'''

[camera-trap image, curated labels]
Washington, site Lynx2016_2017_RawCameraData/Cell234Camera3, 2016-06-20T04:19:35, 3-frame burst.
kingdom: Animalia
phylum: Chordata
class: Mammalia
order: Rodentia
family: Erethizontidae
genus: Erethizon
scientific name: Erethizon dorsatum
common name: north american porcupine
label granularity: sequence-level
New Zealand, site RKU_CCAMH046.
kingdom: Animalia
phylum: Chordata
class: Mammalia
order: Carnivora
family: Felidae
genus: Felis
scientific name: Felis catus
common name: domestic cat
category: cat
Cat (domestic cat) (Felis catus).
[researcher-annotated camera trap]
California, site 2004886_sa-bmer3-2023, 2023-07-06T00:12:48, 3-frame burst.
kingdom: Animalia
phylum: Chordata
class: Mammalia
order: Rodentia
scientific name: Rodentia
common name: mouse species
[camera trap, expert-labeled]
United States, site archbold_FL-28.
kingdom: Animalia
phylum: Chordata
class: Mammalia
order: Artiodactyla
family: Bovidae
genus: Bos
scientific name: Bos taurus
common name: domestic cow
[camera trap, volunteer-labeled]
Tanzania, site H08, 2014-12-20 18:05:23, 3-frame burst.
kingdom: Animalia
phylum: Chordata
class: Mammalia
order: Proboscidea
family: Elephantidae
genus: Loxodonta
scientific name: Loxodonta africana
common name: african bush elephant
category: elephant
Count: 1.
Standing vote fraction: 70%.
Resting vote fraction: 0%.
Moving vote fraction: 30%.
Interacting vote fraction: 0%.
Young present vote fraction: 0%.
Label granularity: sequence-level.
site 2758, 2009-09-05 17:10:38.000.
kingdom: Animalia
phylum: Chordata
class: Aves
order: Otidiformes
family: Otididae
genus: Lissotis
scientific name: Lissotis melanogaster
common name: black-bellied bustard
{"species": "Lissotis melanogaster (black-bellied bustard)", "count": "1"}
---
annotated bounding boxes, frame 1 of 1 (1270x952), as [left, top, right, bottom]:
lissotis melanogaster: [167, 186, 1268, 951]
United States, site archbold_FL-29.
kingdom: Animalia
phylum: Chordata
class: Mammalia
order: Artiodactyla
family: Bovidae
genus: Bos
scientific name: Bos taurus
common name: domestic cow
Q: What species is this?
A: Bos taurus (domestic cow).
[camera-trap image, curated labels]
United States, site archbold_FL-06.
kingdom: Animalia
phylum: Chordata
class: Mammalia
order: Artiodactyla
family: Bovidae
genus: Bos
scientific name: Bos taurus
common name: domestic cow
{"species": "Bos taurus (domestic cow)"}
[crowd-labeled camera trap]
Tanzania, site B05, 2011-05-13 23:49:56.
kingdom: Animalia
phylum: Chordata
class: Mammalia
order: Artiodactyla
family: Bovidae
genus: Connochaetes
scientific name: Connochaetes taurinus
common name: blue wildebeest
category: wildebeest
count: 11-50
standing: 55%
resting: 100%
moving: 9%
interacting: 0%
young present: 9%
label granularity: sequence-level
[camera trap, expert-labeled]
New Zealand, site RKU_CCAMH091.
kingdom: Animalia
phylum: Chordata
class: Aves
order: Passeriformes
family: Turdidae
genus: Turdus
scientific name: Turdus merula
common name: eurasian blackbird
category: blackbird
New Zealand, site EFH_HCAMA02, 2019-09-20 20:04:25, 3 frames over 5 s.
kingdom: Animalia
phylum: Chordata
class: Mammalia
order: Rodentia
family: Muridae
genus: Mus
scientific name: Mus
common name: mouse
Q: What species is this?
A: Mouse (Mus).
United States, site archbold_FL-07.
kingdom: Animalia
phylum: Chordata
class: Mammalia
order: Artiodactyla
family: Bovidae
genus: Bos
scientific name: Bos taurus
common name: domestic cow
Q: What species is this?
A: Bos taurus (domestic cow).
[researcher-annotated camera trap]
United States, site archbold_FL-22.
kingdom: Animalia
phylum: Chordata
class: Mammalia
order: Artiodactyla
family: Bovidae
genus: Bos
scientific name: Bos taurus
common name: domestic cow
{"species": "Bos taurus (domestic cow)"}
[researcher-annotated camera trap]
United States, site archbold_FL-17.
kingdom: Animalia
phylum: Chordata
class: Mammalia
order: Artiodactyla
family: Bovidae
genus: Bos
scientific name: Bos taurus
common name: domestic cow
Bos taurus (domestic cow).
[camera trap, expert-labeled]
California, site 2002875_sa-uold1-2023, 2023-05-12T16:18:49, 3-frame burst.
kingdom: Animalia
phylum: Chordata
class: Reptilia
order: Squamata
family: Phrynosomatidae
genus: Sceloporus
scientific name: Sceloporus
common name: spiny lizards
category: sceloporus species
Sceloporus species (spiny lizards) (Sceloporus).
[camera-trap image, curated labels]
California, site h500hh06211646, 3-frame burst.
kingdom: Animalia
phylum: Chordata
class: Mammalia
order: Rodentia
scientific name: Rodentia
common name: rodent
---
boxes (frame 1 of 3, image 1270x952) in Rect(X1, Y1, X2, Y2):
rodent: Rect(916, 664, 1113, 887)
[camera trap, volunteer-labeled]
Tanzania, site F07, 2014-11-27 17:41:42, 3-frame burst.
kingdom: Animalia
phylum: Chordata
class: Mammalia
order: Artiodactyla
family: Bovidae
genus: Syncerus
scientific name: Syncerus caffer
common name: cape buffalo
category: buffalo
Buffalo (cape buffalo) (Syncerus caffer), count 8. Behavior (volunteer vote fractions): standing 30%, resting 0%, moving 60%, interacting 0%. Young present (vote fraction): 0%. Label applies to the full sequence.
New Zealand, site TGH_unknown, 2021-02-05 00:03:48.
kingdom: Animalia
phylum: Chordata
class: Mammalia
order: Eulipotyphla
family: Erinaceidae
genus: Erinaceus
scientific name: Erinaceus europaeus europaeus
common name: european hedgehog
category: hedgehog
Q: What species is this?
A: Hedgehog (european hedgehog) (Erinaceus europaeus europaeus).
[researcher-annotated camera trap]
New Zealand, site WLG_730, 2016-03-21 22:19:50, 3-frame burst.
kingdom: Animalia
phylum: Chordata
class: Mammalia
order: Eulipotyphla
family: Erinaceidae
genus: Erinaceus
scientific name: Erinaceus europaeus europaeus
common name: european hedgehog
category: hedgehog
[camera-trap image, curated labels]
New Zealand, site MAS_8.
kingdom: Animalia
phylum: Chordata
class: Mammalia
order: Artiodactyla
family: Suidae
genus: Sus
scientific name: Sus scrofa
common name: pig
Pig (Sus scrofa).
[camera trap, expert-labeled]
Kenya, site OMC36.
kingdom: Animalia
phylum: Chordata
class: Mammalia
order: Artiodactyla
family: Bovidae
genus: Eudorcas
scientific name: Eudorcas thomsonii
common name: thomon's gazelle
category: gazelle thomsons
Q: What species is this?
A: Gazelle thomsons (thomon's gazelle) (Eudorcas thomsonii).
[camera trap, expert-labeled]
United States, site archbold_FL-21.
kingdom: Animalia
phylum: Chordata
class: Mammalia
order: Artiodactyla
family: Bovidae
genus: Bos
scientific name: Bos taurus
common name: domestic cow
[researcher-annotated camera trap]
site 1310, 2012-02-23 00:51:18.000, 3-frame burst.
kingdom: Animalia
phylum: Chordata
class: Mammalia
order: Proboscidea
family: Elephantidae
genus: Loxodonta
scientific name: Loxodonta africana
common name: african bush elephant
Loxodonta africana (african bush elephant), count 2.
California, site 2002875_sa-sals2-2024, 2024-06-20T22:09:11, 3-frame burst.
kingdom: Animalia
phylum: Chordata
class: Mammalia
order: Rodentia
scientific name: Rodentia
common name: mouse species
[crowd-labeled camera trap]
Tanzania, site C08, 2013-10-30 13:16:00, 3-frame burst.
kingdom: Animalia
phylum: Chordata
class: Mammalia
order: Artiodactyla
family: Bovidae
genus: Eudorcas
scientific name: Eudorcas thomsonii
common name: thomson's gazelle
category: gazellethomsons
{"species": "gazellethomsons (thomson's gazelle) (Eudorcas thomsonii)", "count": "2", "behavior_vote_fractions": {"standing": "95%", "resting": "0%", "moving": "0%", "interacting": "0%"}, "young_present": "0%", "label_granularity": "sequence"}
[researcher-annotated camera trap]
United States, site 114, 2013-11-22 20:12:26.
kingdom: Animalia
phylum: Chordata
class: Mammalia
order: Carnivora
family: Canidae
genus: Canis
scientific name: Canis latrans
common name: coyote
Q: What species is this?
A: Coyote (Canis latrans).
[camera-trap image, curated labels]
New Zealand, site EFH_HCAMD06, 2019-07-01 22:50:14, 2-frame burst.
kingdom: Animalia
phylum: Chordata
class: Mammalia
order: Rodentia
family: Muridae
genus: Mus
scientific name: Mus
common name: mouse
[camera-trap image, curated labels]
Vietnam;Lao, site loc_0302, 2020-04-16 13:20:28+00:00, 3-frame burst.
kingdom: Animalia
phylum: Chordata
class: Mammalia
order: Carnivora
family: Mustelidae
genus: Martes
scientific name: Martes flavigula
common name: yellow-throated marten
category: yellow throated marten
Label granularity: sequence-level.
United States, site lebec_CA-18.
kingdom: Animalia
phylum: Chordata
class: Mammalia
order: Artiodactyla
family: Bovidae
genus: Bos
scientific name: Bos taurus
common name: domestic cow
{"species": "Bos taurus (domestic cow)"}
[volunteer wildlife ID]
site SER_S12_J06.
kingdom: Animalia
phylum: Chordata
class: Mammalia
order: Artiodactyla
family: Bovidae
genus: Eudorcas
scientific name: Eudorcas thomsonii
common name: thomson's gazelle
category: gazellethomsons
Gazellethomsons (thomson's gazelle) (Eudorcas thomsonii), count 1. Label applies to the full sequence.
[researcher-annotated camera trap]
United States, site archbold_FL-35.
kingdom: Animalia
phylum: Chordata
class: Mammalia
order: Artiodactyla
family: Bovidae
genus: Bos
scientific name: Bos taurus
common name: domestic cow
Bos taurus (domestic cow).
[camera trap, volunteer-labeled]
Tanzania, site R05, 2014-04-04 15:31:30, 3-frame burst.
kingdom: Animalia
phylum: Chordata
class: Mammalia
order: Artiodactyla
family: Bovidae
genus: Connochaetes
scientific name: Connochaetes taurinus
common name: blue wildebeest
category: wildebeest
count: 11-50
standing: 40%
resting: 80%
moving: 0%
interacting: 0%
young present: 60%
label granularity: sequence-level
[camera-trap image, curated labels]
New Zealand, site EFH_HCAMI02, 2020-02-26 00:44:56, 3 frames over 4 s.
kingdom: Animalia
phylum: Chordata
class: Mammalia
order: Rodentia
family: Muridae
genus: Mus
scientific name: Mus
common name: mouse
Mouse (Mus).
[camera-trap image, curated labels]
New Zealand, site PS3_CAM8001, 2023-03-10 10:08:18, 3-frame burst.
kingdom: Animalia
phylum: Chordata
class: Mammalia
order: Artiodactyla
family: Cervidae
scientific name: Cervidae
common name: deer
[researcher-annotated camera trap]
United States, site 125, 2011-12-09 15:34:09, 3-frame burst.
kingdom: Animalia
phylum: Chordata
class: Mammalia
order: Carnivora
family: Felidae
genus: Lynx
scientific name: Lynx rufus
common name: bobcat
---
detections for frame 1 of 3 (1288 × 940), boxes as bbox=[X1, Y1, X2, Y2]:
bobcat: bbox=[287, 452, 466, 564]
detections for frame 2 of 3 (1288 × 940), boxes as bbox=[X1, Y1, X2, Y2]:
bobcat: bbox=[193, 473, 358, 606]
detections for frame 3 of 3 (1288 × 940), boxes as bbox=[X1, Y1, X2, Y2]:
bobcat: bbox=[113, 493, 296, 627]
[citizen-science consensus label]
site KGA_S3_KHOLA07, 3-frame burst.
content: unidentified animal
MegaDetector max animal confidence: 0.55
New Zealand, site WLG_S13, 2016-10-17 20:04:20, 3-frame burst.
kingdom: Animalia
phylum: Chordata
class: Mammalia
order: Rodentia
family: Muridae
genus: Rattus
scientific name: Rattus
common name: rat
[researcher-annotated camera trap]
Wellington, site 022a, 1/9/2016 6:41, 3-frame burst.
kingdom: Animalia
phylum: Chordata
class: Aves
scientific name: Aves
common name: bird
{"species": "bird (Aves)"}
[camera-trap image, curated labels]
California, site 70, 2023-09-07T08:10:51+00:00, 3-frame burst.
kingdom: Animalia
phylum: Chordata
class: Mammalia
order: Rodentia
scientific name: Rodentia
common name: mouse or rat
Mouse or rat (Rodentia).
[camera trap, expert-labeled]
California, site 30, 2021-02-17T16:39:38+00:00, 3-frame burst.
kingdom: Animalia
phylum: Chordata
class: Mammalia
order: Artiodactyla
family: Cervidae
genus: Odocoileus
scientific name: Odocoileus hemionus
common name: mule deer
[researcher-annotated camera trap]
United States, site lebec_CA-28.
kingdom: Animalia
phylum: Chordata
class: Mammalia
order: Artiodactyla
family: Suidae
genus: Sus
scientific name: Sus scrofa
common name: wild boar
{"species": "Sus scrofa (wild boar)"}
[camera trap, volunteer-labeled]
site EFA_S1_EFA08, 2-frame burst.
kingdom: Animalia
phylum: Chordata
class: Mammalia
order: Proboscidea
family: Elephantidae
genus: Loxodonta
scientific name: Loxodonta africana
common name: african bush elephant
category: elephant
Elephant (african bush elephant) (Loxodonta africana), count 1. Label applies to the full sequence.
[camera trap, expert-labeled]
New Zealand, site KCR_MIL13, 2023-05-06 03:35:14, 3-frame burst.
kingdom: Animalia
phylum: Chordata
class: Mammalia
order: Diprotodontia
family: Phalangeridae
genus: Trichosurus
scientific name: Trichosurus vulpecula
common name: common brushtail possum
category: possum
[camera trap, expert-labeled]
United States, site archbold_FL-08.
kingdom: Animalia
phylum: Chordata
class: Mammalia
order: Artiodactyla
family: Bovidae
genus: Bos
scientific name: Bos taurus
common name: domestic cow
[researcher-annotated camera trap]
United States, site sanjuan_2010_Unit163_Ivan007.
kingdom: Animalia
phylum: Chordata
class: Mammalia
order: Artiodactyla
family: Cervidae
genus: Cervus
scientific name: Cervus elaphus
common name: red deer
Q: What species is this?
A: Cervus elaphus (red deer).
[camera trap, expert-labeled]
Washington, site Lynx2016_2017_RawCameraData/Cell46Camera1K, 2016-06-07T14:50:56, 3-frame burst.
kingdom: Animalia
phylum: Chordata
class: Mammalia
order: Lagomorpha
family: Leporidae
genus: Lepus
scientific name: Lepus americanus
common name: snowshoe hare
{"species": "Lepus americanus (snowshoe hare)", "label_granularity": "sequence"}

'''

Search the entries above for the string "frames", and report each line where it occurs.

Expected output:
New Zealand, site EFH_HCAMA02, 2019-09-20 20:04:25, 3 frames over 5 s.
New Zealand, site EFH_HCAMI02, 2020-02-26 00:44:56, 3 frames over 4 s.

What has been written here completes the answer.